Tuesday, August 17, 2010
Feral Horse - Tyler Butler
SCQ Rating: 64%
Certain musical styles will never age and Tyler Butler knows this. Fronting the buttoned-down folk that hovers around Feral Horse, Butler never sounds young or old, in love or fed up. Even when claiming he’s “in love all the time” on the title track, Butler doesn’t sound very pleased about it. With an appealingly longing voice, the Edmonton-based songwriter certainly fits the often sad-sack genre, standing alone or leading a loose group of musicians through troubled recollections.
Unfurling with two brilliant tracks, ‘Maythorn’ and ‘House Like a Shell’, Feral Horse sets the bar rather high; the opener featuring some of Butler’s clearest vocals amid the life-affirming shuffle of bass and percussion, the latter song a dimly atmospheric crawler fleshed out with sparse piano. Full of wise lyricism and focused moods, these tracks offset each other well before settling into the mini-album’s slow-core heart. At this midpoint, maybe around ‘Opium War’ or ‘Tomato Fever’, listeners will either pass or fail Butler’s litmus test, choosing to stick with his increasingly introverted tales or stepping back, and that’s the reality of a release so dedicatedly one-note. Heart-on-sleeve narratives need some resistance - if not executed in perspective, than at least in aesthetic – to keep listeners attentive or curious. Maintaining such a low-key vibe throughout is an admirable position to take but, in the case of ‘Beluga’ where no element reasonably distinguishes itself from what’s already been done, this songwriter’s book risks becoming self-therapeutic.

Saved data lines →
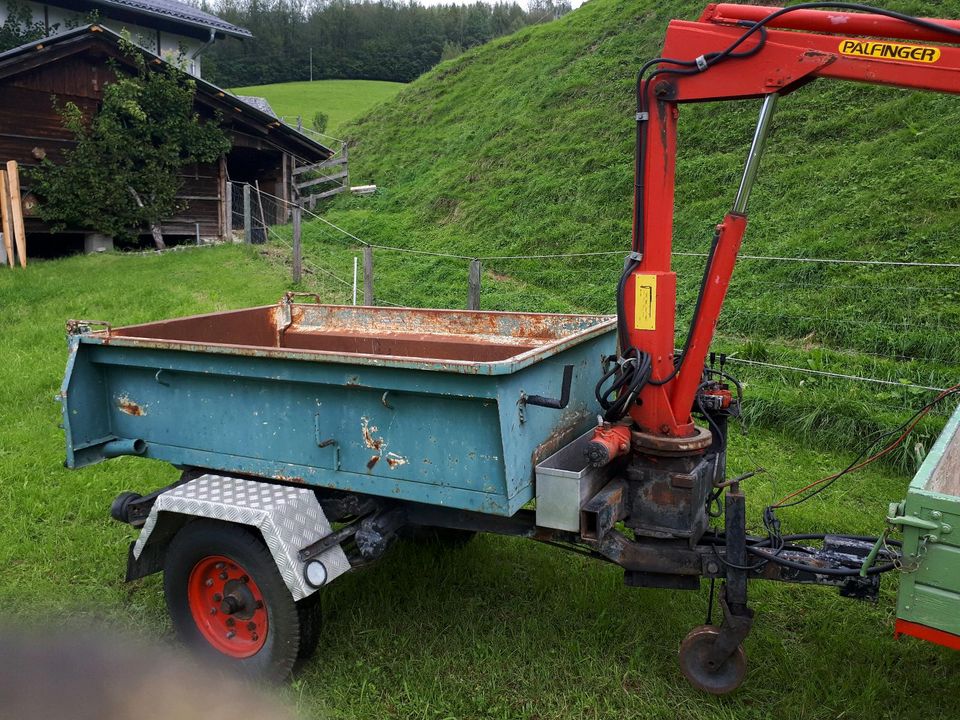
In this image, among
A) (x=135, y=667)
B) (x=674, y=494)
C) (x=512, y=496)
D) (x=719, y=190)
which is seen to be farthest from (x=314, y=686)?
(x=719, y=190)

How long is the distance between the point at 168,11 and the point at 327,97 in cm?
2625

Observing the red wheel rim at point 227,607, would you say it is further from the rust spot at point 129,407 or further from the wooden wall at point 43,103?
the wooden wall at point 43,103

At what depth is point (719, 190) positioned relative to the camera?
38.4ft

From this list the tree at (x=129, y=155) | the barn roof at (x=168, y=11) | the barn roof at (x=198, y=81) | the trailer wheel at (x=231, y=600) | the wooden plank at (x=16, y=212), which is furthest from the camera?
the barn roof at (x=168, y=11)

Tasks for this exercise →
• A. In the Feral Horse review, which two tracks open the mini-album?
• B. Condense the paragraph of the Feral Horse review that begins "Certain musical styles will never age" into a shorter version that keeps its main facts.
• C. Carry on the Feral Horse review with a further paragraph that follows its last sentence.

Solved problems →
• A. 'Maythorn' and 'House Like a Shell'

• B. Tyler Butler, an Edmonton-based songwriter, fronts the buttoned-down folk of Feral Horse in an ageless style, sounding neither young nor old, in love nor fed up. Even on the title track, where he claims he's "in love all the time," he doesn't seem pleased about it. His longing voice suits the often sad-sack genre, whether he performs alone or leads a loose group of musicians through troubled recollections.

• C.
As with Feral Horse’s early highlights, small details continue to unveil themselves upon repeated listens. Closing track ‘Horse and Rider’, for example, acquires a depth of distant guitar tones that swim beneath its structure and give Butler a setting to paint with his vocals. By the time a dissonant guitar chimes in, saying more in its contrast of negative space than half the songs preceding it, ‘Horse and Rider’ makes up for Feral Horse’s indifferent middle-section. Worth considering: what true music enthusiast objects to letting the right song disarm them? What music fan doesn’t want to be brought down into a navel-gazing ballad if it envelops them convincingly? The artists (like Sun Kil Moon) who’ve crafted elegant careers on that singular ambition had to look outward, taking in their surroundings to better understand themselves. By giving added depth to his arrangements – a time and place, if you will - there’s no reason Tyler Butler cannot do the same.